Porque, ¿desde dónde ama una mujer a estos hombres ejemplares? Por lo general, desde un punto de vista maternal. La adoración por el ídolo no expone más que una actitud tierna. Además, las mujeres siempre nos son infieles con los hijos. Este es un aspecto estructural que el varón de nuestro tiempo rechaza: perder la mujer en favor de los hijos. Por eso no pocos problemas conyugales de nuestro tiempo se desencadenan con el acceso de la descendencia, como ocurre sobre todo con padres celosos de sus hijos que no pueden dejar de hacer reclamos sexuales que desconocen el puerperio. No por nada cada vez más varones deciden no tener hijos. Esta decisión encubre muchas veces los celos y el miedo a la infidelidad de la mujer, que cuando se la teme con otro varón es porque esconde que ella, como madre, siempre relega al marido a un lugar secundario en escala de importancia. Así me lo dijo una vez un paciente: “Es muy fuerte ser padre, ahí te das cuenta de que sos la segunda persona más importante para tu mujer”. Me acuerdo que le respondí: “No me gusta contradecir a los optimistas”.

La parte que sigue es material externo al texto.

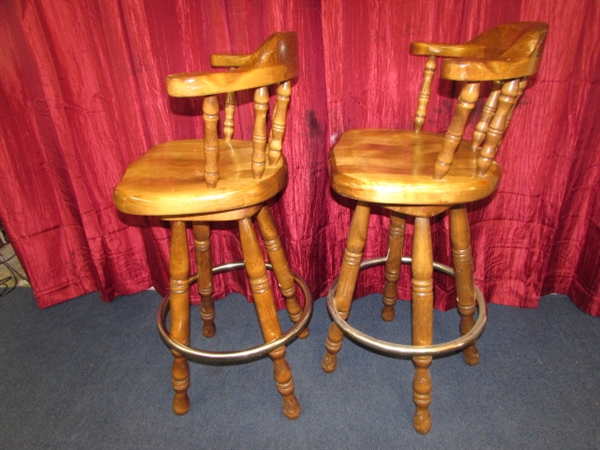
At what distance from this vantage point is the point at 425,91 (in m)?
1.12

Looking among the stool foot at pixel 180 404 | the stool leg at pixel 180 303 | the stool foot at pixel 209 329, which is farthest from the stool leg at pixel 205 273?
the stool foot at pixel 180 404

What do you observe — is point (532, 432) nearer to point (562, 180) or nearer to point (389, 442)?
point (389, 442)

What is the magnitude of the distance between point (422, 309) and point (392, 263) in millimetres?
343

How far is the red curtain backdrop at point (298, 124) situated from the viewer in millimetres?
1151

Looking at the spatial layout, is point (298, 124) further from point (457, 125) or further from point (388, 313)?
point (388, 313)

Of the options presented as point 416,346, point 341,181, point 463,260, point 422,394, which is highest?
point 341,181

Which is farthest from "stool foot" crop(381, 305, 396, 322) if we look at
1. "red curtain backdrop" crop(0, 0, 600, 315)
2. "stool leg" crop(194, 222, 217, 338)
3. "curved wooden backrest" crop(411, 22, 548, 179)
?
"curved wooden backrest" crop(411, 22, 548, 179)

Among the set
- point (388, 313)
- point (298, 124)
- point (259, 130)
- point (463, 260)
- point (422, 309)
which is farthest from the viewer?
point (388, 313)

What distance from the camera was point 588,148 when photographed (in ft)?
4.27

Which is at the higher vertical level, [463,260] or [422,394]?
[463,260]

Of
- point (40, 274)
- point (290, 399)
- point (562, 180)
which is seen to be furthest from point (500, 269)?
point (40, 274)

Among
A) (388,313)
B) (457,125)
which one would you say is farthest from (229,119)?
(388,313)

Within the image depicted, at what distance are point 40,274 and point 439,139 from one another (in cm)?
145

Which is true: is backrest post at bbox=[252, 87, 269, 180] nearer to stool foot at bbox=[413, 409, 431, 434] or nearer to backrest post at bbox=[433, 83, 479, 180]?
backrest post at bbox=[433, 83, 479, 180]
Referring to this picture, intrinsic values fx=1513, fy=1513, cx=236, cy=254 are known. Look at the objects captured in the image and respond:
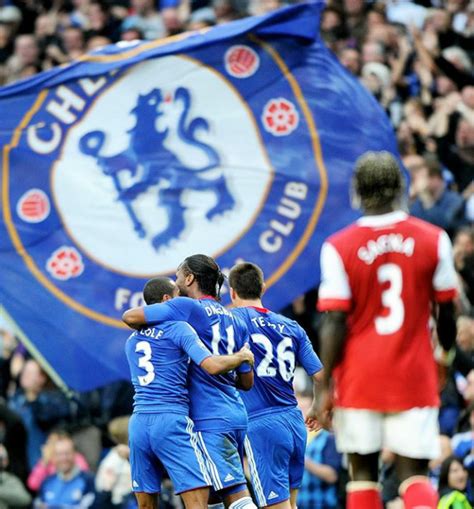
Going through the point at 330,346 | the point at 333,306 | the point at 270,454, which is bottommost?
the point at 270,454

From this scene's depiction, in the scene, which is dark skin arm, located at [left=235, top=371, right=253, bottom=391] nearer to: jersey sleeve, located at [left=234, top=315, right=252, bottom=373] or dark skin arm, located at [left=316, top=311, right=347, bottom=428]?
jersey sleeve, located at [left=234, top=315, right=252, bottom=373]

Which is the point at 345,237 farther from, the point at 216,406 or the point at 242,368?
the point at 216,406

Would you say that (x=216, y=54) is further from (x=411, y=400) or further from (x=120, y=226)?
(x=411, y=400)

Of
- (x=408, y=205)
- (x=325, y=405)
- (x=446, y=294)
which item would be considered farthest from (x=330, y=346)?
(x=408, y=205)

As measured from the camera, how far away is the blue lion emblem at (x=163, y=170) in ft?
48.0

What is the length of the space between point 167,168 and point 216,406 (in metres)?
5.34

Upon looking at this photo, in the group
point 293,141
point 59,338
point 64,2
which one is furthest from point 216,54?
point 64,2

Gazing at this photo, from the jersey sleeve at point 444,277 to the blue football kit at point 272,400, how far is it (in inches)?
114

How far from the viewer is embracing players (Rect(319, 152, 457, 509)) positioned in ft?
24.6

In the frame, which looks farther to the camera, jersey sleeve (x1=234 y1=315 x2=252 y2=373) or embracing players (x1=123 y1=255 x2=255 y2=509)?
jersey sleeve (x1=234 y1=315 x2=252 y2=373)

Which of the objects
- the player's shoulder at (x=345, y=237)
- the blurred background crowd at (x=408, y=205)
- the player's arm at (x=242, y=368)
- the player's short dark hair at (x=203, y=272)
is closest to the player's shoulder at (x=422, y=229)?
the player's shoulder at (x=345, y=237)

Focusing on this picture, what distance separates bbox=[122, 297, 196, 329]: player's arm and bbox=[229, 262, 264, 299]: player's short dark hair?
90cm

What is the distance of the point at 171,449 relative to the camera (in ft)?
31.3

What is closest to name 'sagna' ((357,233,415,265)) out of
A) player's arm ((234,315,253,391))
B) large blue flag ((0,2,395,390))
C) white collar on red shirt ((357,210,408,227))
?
white collar on red shirt ((357,210,408,227))
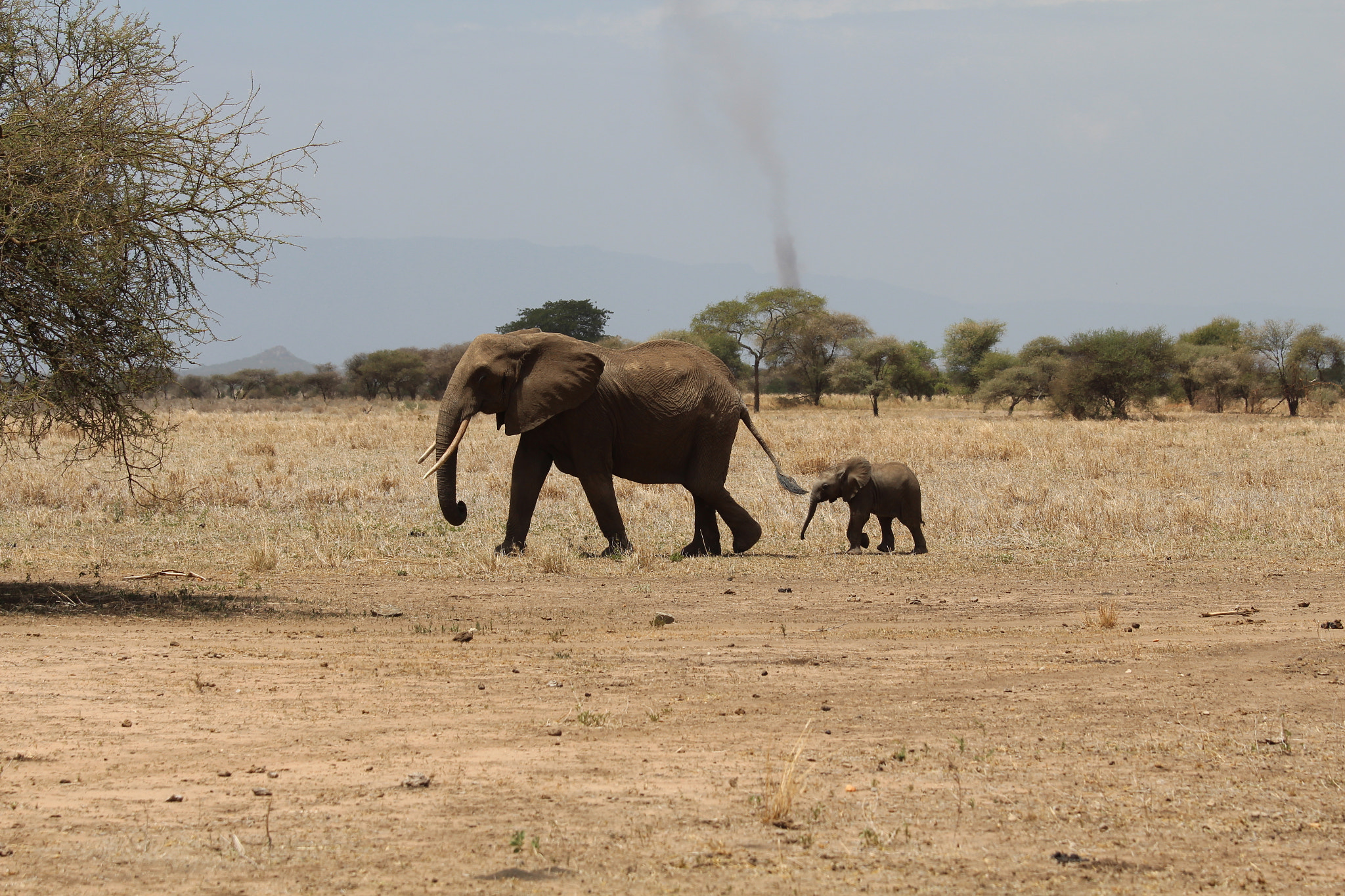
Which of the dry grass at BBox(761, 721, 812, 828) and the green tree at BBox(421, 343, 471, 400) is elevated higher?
the green tree at BBox(421, 343, 471, 400)

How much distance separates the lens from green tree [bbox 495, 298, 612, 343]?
242ft

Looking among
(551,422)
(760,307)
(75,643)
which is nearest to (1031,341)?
(760,307)

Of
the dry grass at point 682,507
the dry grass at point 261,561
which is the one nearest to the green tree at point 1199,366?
the dry grass at point 682,507

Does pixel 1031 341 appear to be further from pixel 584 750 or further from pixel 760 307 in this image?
pixel 584 750

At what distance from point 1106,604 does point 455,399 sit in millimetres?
6386

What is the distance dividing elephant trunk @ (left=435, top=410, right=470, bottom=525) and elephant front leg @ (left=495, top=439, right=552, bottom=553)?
2.39ft

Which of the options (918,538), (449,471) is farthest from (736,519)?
(449,471)

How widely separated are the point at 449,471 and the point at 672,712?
625 centimetres

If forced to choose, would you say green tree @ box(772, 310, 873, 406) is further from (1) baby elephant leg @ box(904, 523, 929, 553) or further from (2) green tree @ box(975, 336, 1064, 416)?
(1) baby elephant leg @ box(904, 523, 929, 553)

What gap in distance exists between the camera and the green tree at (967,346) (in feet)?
269

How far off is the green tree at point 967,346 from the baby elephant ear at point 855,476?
68.2m

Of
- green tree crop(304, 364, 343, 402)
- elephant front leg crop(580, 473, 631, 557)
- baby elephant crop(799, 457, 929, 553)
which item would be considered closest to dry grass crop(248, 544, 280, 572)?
elephant front leg crop(580, 473, 631, 557)

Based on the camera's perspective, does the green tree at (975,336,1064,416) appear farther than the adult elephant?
Yes

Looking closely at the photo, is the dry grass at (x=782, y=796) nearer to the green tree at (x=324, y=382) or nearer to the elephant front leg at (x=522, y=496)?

[1] La idea de castración tiene muchos sentidos en psicoanálisis. A lo largo del libro iré desplegando algunos de ellos. Desde ya que no es una noción que se deba entender en sentido literal; por ejemplo, en este párrafo quiere decir algo bastante sencillo: que el tiempo nos condiciona, que neuróticos son aquellos que viven en la fantasía porque en esta no hay tiempo, es decir, siempre es posible hacer tal o cual cosa, con solo quererlo; por eso también podría decirse que neurótico es quien vive aferrado a posibilidades, a mundos posibles, mientras que el tiempo es real, porque nos muestra que a veces queremos ciertas cosas, pero aun así se fue el tren, como le ocurre al muchacho obsesivo que piensa con llamar a su ex para decirle que la ama y, en efecto, lo hace, pero dos años después, cuando ella ya está en pareja con otro y le dice: “¿Cómo puede ser que me lo digas ahora? ¿Sabés el tiempo que te estuve esperando?”. No quiere decir esto que lo adecuado sería que alguien actúe en el tiempo preciso, porque justamente no hay nada más obsesivo que esperar el tiempo oportuno. Como canta Jorge Drexler en su canción Inoportuna: “¿Quién sabe cuándo es el momento de decir ‘ahora’?”. En definitiva, en un análisis se aprende a actuar con cierta prisa, al menos para que no sea demasiado tarde.
[2] Eva Illouz, Intimidades congeladas. Las emociones en el capitalismo, Buenos Aires, Katz, 2007.
[3] Resumo el hilo argumentativo de estos párrafos con esta pregunta: ¿por qué los varones son celosos de las mujeres? No es claro decir que es porque el deseo es posesivo, ya que la pregunta se desplazaría: ¿cómo los varones llegan a tener un deseo posesivo? Decir que es porque vivimos en una sociedad patriarcal, es decir, alegar un determinismo cultural tiene el problema de que podría objetarse que la cosa es al revés: que es por los deseos que tenemos que vivimos en una sociedad determinada. ¿Qué viene primero, el deseo o lo social? Pero ¿qué deseo no es social? Por lo tanto, dar cuenta de lo social es explicar los deseos y por eso el psicoanálisis es también una psicología social. Es lo que Freud desarrolla en el mito que vengo comentando, donde explica que los primeros celos del varón son hacia el padre, hacia el deseo del padre que los excluye: un hijo es quien tiene celos de ese otro varón que es el padre, con cuyo deseo se identifica y, por lo tanto, solo con el costo de ser pasivizado es que puede ser deseado por el padre; así surge el parricidio y la culpa, porque no puede haber duelo por alguien cuyo deseo se deseaba, solo culpa e identificación narcisista: así el varón empieza a desear a las mujeres, con el deseo del padre, y al desearlas se juega una contradicción: con ese deseo verifica el parricidio (y la culpa, por eso los celosos suelen pedir perdón después de sus escenas o sentirse avergonzados), pero lo necesita para recuperar al padre (por eso el varón busca en la mujer al padre, que puede ser el de ella con el que competir; o, de otro modo: una mujer es lo que media entre un varón y otro varón). Los varones son posesivos, entonces, por esa raíz homoerótica que es la relación con el padre (por eso es incompleta la hipótesis tradicional que atribuye una homosexualidad latente al celoso): en los celos de un varón se trata de la pasividad (que solo puede ser con el padre), de decir “El padre es mío” a través de la pasivización de la mujer.